We describe here and partially characterize a Ca(2+)-independent phospholipase A2 that acts on phosphatidylinositol in normal human peripheral blood neutrophils. Neutrophils incubated with myo-[3H]inositol to form [3H]phosphatidylinositol and then stimulated with the calcium ionophore A23187 produced [3H]lysophosphatidylinositol. This deacylation was further characterized in cell sonicates by the specific release of [3H]arachidonic acid from exogenous [1-14C]stearoyl-2-[3H]arachidonyl-phosphatidylinositol. This phospholipase A2 is Ca2+ independent, retaining full activity in the presence of 10 mM EDTA, and is optimally active at alkaline pH (pH 9). A phosphatidylinositol-hydrolyzing phospholipase C activity was characterized by the production of [3H]-/[14C]-diglycerides. This phospholipase C activity is dependent on the presence of exogenous Ca2+ and is optimally active at neutral pH (pH 7.5).
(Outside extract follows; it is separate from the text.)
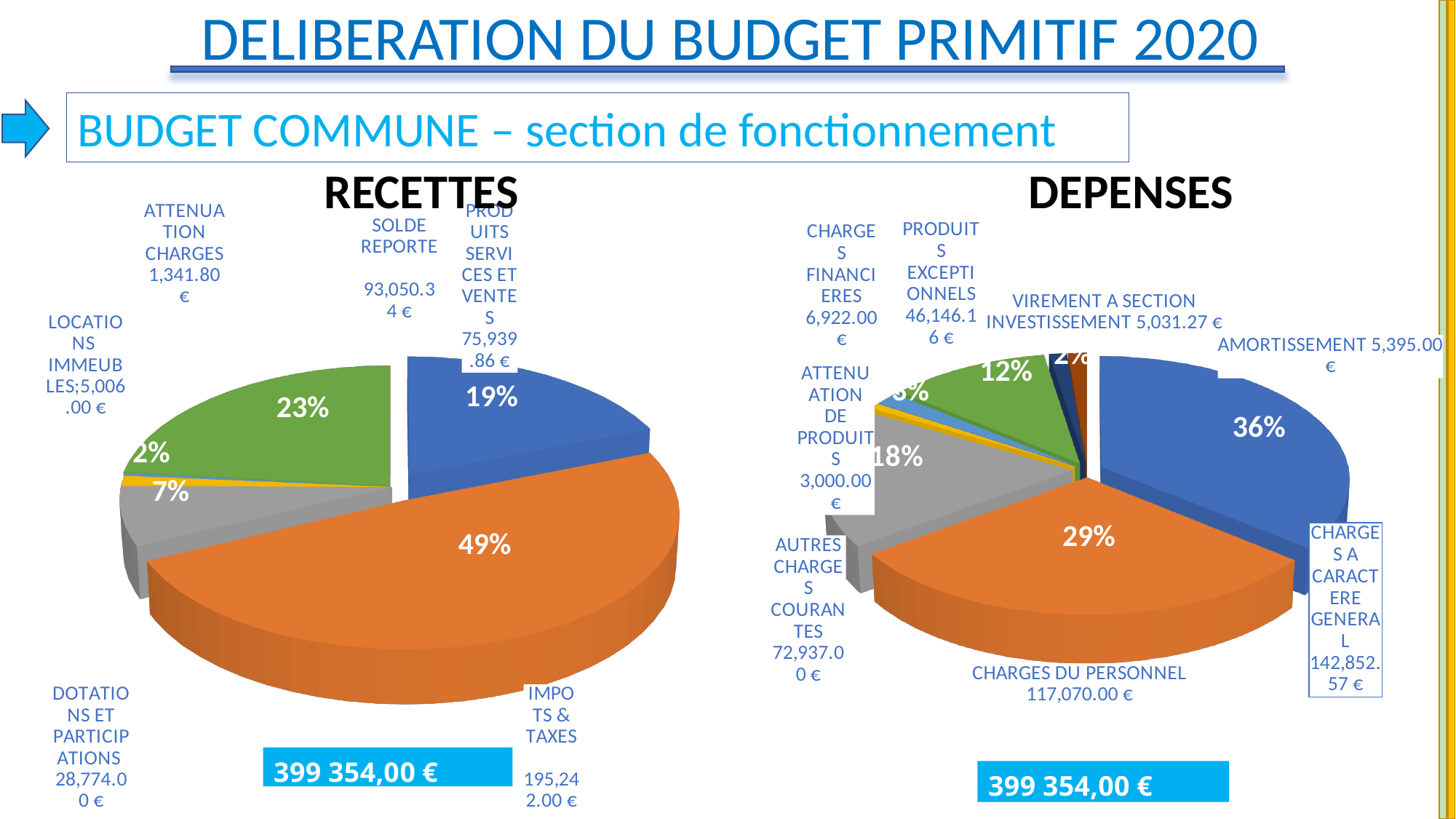
On the RECETTES chart, what share of the pie does IMPOTS & TAXES represent? 49% On the RECETTES chart, what is the value for SOLDE REPORTE? 93,050.34 € On the RECETTES chart, what is the value for IMPOTS & TAXES? 195,242.00 € What total amount is shown below the RECETTES chart? 399 354,00 € On the RECETTES chart, which category has the largest value? IMPOTS & TAXES What kind of chart is the DEPENSES chart? Pie chart On the DEPENSES chart, which category has the largest value? CHARGES A CARACTERE GENERAL On the RECETTES chart, which category has the smallest value? ATTENUATION CHARGES On the DEPENSES chart, what is the value for AUTRES CHARGES COURANTES? 72,937.00 € On the DEPENSES chart, what share of the pie does CHARGES A CARACTERE GENERAL represent? 36% On the DEPENSES chart, what is the value for CHARGES DU PERSONNEL? 117,070.00 € On the RECETTES chart, which is larger: SOLDE REPORTE or PRODUITS SERVICES ET VENTES? SOLDE REPORTE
The lipoxygenase/cyclooxygenase inhibitors eicosatetraenoic acid and nordihydroguaiaretic acid and the calmodulin antagonist trifluoperazine were the only compounds tested that showed significant inhibition of phospholipase A2 activity. However, none of these phosphatidylinositol-hydrolyzing phospholipase A2 inhibitory compounds resulted in the accumulation of any radiolabeled diglyceride, monoglyceride, or phosphatidic acid intermediates. Following subcellular fractionation on sucrose density gradients, it was found that the plasma membrane-enriched fractions contained the highest specific activity for phospholipase A2; however, the cytosolic fraction contained a large part of the total phospholipase A2 activity. Furthermore, when neutrophils were first exposed to several agents, including lipopolysaccharide, phorbol myristate acetate, or N-formyl-methionyl-leucyl- phenylalanine, and then subfractionated, there was a significant translocation of the enzyme activity from the cytosolic fraction to the membrane-enriched fractions. These data suggest that this Ca(2+)-independent, phosphatidylinositol-hydrolyzing phospholipase A2 may play an important role in early cell activation, providing free arachidonic acid for subsequent metabolism into biologically active eicosanoids.